If he comes into Queensland, from NSW, expect delays. The constant bickering between Queensland Premier Annastacia Palaszczuk and her NSW counterpart Gladys Berejiklian will almost definitely mean he’ll be stopped at the border, and perhaps even turned around because he’ll have the wrong form.

And the chances of that being resolved on a public holiday are so low, children can expect to be disappointed as voters are in both states.

In Victoria, thanks to taxpayer largesse and an attempt to help the tourism industry, Santa might not be able to find the children of 40,000 locals who will be given $200 to head off to visit regions around the State.

But with another day of zero cases of coronavirus – either locally acquired or from overseas arrivals – no-one in Australia begrudges Victorians a Christmas stocking holiday voucher.

Brett Sutton, right, celebrates Victoria getting out of lockdown in November.

Of course, the real Christmas present is in the hands of Victorian Chief Health Officer Brett Sutton, who has just on Thursday lifted the Boxing Day cricket match spectator cap to 30,000.

Given the number of Victorians arriving at Brisbane airport, that might mean most of those left behind will be granted a seat.

For Victorians venturing north, it’s worth knowing that while Queensland has been spared much of the heartache elsewhere, the inconsistencies in the rules of what you can and can’t do take some time to understand.

If you’re planning a Christmas lunch, you can have 50 people gather at your home in Queensland, compared to only 30 in Victoria. But the restrictions are more relaxed on weddings and funerals in Victoria; in Queensland they remain capped at 200.

You still can’t, in many cases, attend your child or grandchild’s school graduation in the northern state. In fact, despite the coronavirus having the least impact on school children, the consequences have been huge.

Formals and graduate ceremonies have been cancelled, parents banned from prize assemblies and even last week’s annual schoolies’ week was cancelled – although, as you’d expect, students found a way around that.

At least we can now dance, but if you are visiting from NSW or Victoria, bring a measuring tape.
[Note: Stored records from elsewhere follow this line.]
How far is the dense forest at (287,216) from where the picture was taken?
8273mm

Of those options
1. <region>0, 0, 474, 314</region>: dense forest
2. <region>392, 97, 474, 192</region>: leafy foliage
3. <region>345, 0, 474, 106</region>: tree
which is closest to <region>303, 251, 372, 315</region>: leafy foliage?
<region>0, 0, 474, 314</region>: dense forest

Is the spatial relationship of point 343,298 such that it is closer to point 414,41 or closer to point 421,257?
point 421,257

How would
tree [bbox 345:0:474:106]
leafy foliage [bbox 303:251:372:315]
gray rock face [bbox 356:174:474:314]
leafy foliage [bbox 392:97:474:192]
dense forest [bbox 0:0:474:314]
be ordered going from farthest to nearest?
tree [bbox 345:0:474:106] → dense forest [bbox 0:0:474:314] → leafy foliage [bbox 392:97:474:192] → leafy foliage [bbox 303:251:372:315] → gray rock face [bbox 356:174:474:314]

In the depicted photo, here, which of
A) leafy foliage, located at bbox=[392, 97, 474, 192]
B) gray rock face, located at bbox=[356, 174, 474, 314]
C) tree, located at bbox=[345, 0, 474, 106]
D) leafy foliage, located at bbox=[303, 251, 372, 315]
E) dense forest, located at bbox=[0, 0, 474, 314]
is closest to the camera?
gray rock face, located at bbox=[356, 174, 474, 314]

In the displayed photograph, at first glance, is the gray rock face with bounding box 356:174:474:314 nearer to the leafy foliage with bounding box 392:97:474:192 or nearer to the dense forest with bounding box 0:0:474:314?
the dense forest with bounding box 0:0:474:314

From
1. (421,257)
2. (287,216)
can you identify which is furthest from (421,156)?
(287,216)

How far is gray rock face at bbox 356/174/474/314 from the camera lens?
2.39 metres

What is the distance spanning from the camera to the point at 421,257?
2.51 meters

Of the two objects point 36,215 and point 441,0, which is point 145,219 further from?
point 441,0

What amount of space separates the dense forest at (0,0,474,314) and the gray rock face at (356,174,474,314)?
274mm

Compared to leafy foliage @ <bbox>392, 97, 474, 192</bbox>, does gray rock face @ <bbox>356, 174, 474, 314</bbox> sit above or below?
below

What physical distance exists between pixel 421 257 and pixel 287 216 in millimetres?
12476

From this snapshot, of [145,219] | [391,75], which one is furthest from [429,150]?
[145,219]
One person per two square metres is allowed. And it was made clear on Wednesday we are now able to dance with someone we’ve only met that night.

The romance of the dance floor is alive once more.
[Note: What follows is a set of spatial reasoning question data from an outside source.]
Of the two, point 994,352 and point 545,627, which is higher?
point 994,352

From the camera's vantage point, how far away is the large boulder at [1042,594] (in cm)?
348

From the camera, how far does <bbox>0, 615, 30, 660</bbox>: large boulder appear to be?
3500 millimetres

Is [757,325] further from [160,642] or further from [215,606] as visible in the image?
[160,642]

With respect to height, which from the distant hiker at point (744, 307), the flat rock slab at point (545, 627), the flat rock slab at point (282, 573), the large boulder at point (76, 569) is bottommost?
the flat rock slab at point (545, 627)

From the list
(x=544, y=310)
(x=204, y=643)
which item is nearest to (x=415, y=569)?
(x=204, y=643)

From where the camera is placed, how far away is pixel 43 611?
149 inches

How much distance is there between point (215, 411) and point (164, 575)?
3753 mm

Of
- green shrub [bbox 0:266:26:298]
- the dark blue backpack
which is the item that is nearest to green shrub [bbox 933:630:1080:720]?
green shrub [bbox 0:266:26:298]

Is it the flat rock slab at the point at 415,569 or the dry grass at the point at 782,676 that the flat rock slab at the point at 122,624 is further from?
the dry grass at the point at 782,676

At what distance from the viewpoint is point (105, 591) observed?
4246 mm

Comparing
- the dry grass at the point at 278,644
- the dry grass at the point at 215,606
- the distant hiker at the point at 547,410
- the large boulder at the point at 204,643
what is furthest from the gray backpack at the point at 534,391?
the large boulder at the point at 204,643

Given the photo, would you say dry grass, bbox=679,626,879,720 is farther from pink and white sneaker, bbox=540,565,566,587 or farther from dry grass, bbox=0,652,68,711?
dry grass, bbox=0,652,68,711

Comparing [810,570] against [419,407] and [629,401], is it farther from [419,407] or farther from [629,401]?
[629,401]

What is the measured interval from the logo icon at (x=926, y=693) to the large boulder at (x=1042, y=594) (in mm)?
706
Fortunately, there is no dancing at some of our big shopping centres where Christmas hunters were yesterday packed into stores, like sardines.
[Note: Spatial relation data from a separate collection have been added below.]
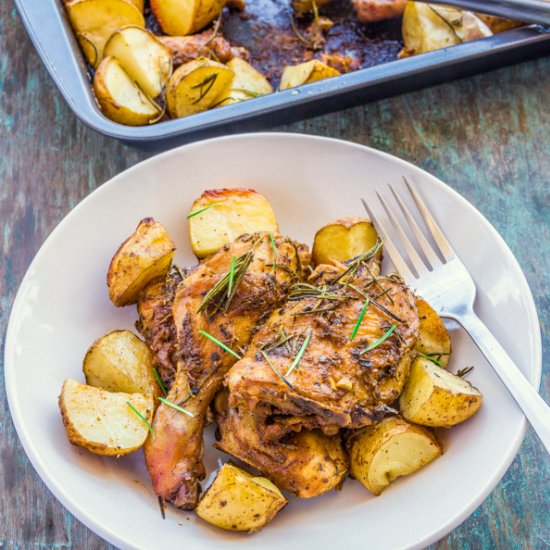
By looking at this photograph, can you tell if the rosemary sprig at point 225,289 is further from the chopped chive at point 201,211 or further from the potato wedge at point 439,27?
the potato wedge at point 439,27

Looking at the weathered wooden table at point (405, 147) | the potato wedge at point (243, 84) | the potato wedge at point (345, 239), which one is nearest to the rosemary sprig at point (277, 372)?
the potato wedge at point (345, 239)

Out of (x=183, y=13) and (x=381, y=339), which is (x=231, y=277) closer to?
(x=381, y=339)

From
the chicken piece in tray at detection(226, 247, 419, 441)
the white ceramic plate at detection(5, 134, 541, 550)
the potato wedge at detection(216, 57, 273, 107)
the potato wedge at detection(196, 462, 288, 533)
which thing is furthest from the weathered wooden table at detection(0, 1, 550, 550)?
the potato wedge at detection(196, 462, 288, 533)

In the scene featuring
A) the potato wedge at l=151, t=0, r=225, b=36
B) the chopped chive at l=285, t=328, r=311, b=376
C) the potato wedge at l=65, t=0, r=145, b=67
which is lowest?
the chopped chive at l=285, t=328, r=311, b=376

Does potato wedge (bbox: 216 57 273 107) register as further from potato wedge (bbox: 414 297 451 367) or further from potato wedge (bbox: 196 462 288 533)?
potato wedge (bbox: 196 462 288 533)

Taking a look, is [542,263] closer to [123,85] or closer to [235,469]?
[235,469]

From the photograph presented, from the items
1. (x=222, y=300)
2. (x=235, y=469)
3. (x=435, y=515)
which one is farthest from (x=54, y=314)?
(x=435, y=515)
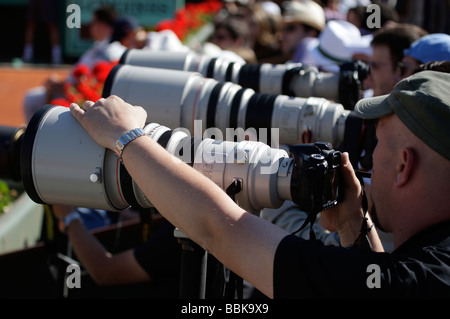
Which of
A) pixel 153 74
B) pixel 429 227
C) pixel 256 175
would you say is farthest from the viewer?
pixel 153 74

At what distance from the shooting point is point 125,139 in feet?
5.25

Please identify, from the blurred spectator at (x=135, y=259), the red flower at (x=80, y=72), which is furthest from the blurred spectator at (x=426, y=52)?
the red flower at (x=80, y=72)

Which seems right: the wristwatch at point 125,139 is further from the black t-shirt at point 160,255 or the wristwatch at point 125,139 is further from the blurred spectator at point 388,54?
the blurred spectator at point 388,54

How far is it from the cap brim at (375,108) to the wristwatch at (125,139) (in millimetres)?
599

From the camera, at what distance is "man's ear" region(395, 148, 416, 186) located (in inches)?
59.4

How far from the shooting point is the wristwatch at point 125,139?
1.59m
Seniors are allowed back into leagues clubs in Queensland and lion dancing is now permitted there too – although the leagues clubs are more for the NRL crowd than those who live for the AFL. But if you are visiting for a sporting match, the rule seems to be ‘the more the merrier’.

But on the flip side, the fresh air breaks, for those in quarantine in Queensland, have now been wound back.

Of course rules between states need to differ, in response to acquired cases. But where is the communication between states? Where is any sign they are working together, as residents holiday between states?

Why is there a difference in how CHOs see funerals and wedding caps, for example?

So far, this pandemic has been managed within state borders, allowing Daniel Andrews and Annastacia Palaszczuk to act with the welfare of their own in mind.

That now has to change, and our leaders need to look beyond their own borders to where their residents are travelling.

Families the country over have been locked in embraces, reunited with loved ones for the first time in months. Photo: Getty

At the very least, they need to work together to develop a single set of rules and regulations that we can all understand, and take into 2021 – around limits and vaccine priorities and external school assessments and airports and visiting family.

Many families, living between states, depend on it. Students, denied graduations and other rites of passage, depend on it. Our health depends on it.

And Santa won’t stand a chance of delivering presents on time, if he has to negotiate six different sets of rules, run by six different leaders, in a nation that should be supporting each other.